Directions for this task ::
Lines from the one containing "catalogo esika campaña 15 mx 2013" through the last line of the records below need to be repeated exactly; nothing else, and no pictures.

Material for the task ::

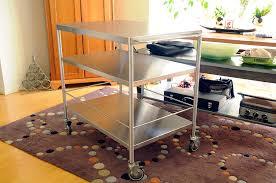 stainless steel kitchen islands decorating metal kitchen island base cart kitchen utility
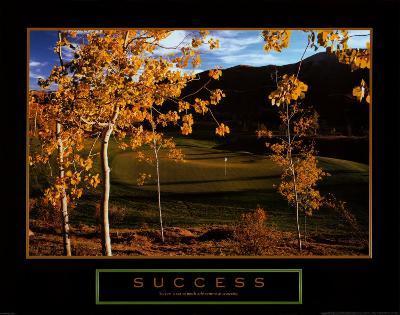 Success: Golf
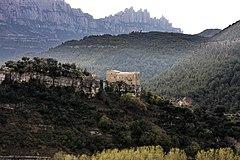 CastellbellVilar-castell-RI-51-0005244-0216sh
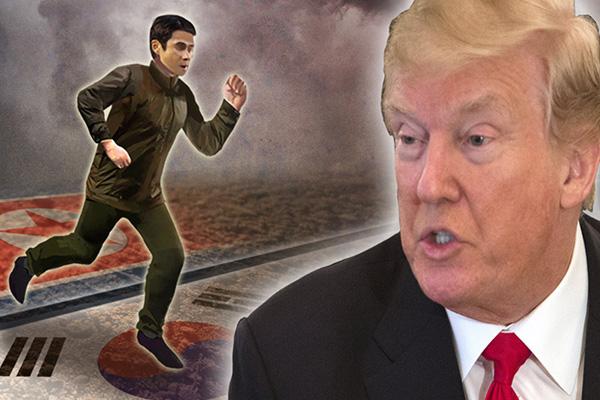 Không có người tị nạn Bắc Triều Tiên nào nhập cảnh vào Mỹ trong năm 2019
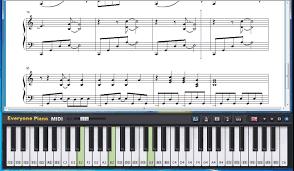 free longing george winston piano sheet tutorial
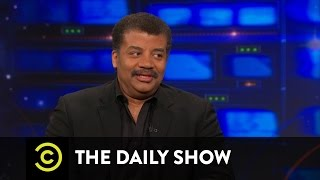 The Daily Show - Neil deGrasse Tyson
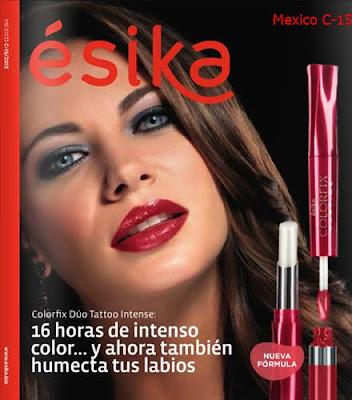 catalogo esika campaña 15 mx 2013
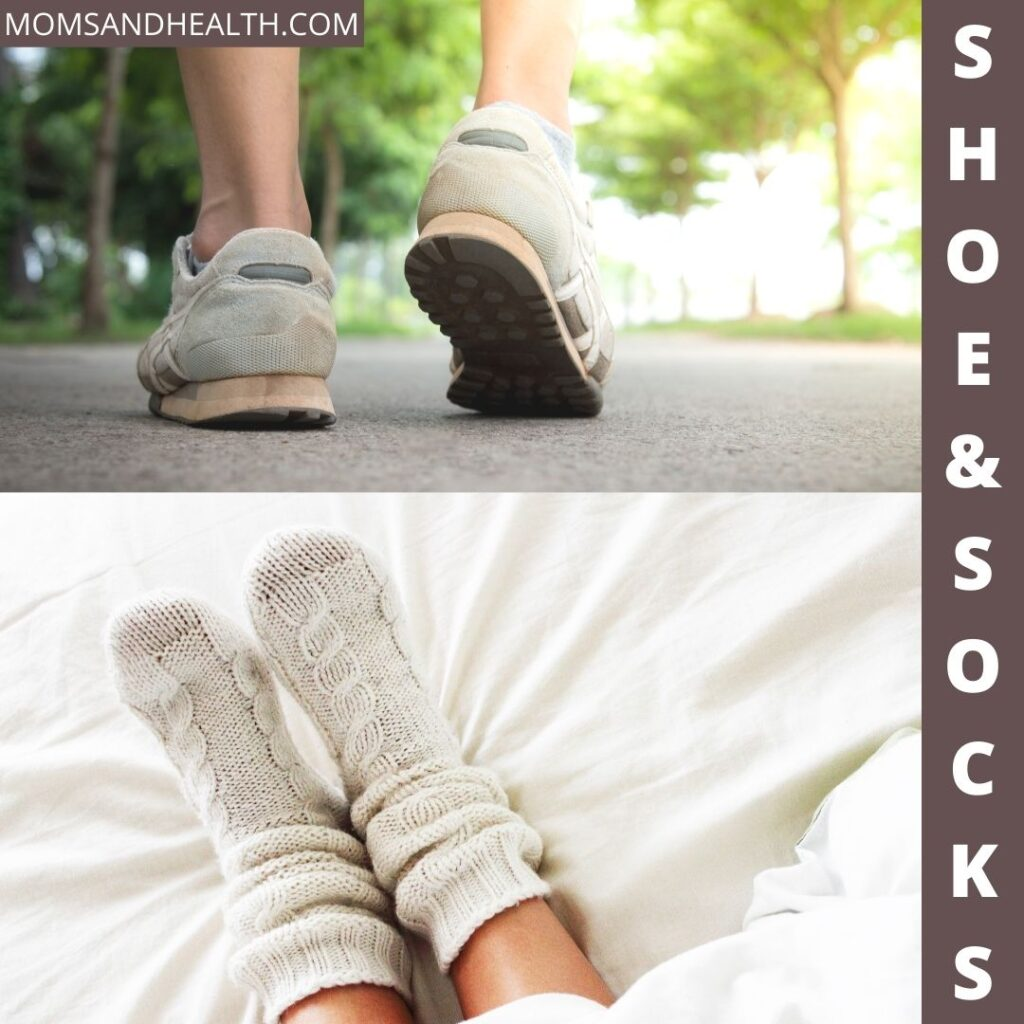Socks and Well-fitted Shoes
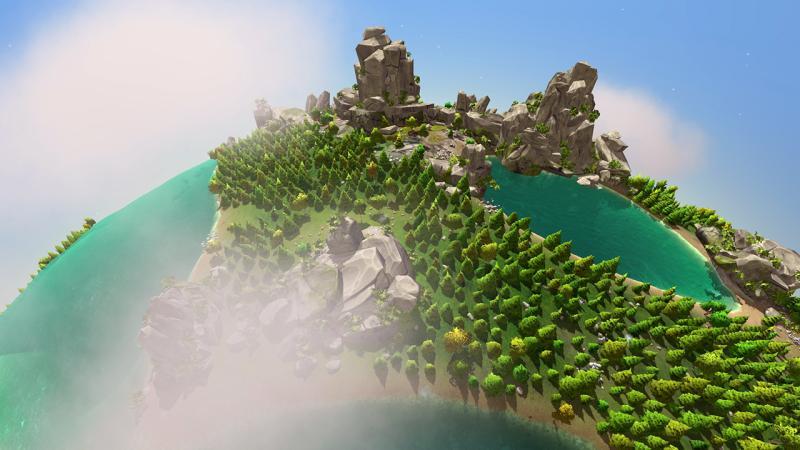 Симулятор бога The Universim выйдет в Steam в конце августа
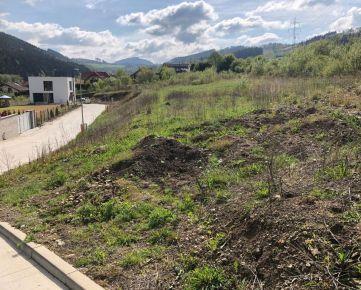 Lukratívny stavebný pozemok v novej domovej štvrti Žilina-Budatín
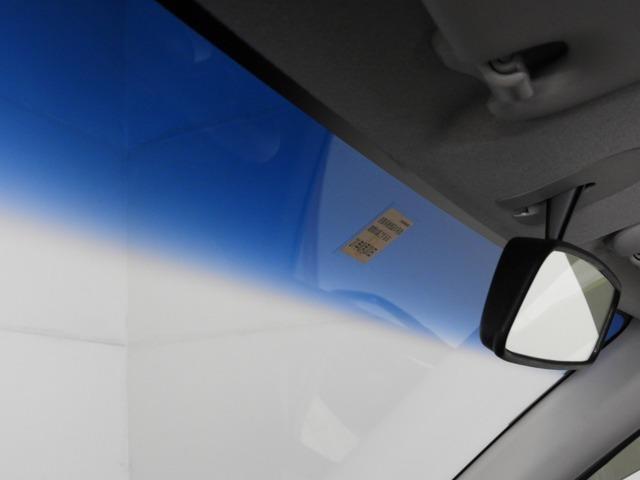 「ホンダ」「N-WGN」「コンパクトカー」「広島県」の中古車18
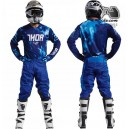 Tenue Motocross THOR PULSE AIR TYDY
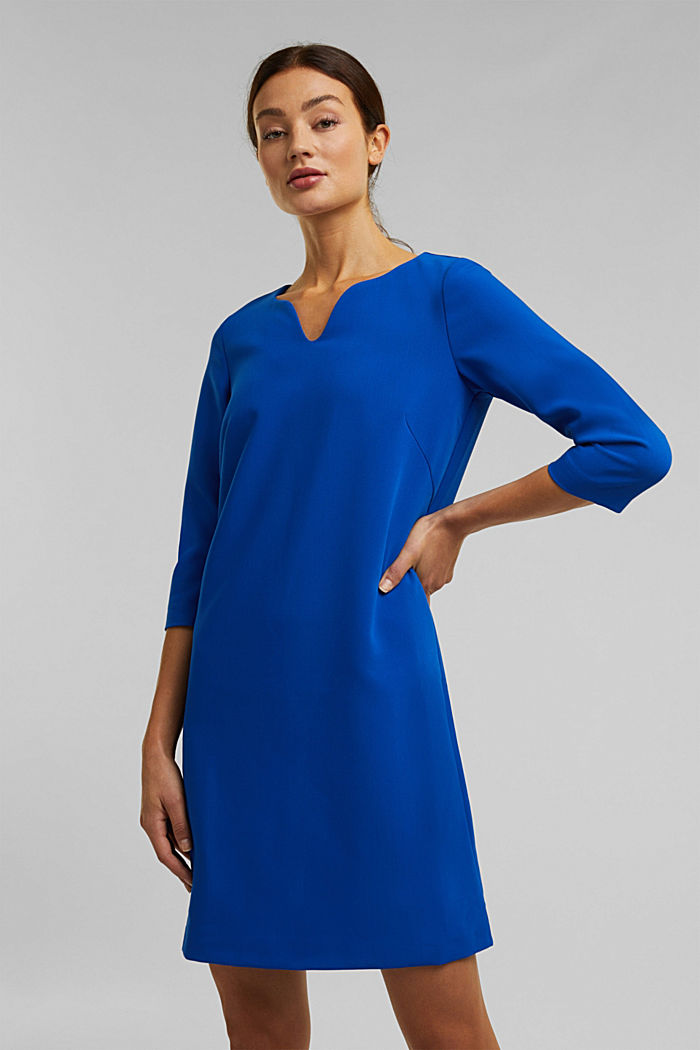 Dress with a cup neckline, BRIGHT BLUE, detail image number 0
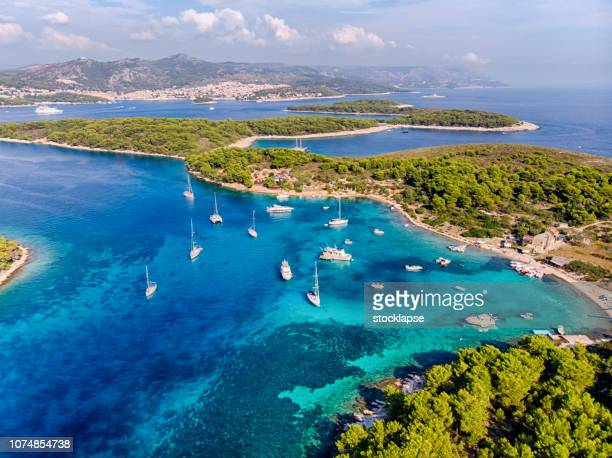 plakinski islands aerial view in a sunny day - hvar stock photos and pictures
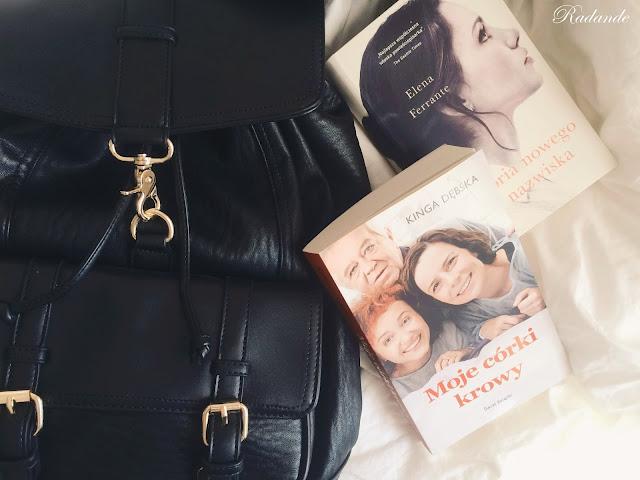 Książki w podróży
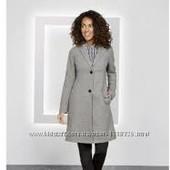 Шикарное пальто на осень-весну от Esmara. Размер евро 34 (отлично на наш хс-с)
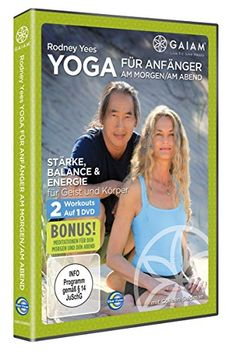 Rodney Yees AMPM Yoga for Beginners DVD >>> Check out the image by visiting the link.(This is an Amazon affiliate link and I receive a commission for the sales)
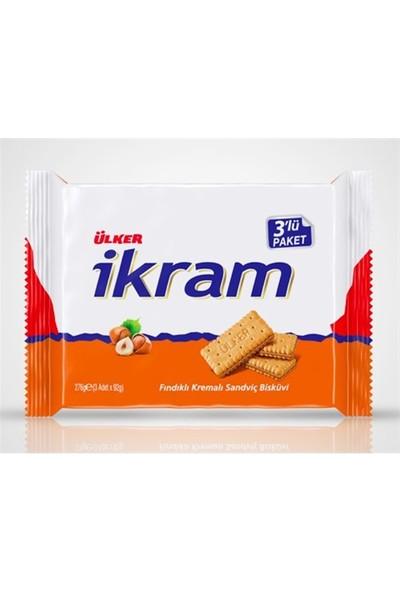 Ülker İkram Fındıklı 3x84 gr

Finished exercise ::
 catalogo esika campaña 15 mx 2013
Socks and Well-fitted Shoes
 Симулятор бога The Universim выйдет в Steam в конце августа
 Lukratívny stavebný pozemok v novej domovej štvrti Žilina-Budatín
 「ホンダ」「N-WGN」「コンパクトカー」「広島県」の中古車18
 Tenue Motocross THOR PULSE AIR TYDY
 Dress with a cup neckline, BRIGHT BLUE, detail image number 0
 plakinski islands aerial view in a sunny day - hvar stock photos and pictures
 Książki w podróży
 Шикарное пальто на осень-весну от Esmara. Размер евро 34 (отлично на наш хс-с)
 Rodney Yees AMPM Yoga for Beginners DVD >>> Check out the image by visiting the link.(This is an Amazon affiliate link and I receive a commission for the sales)
 Ülker İkram Fındıklı 3x84 gr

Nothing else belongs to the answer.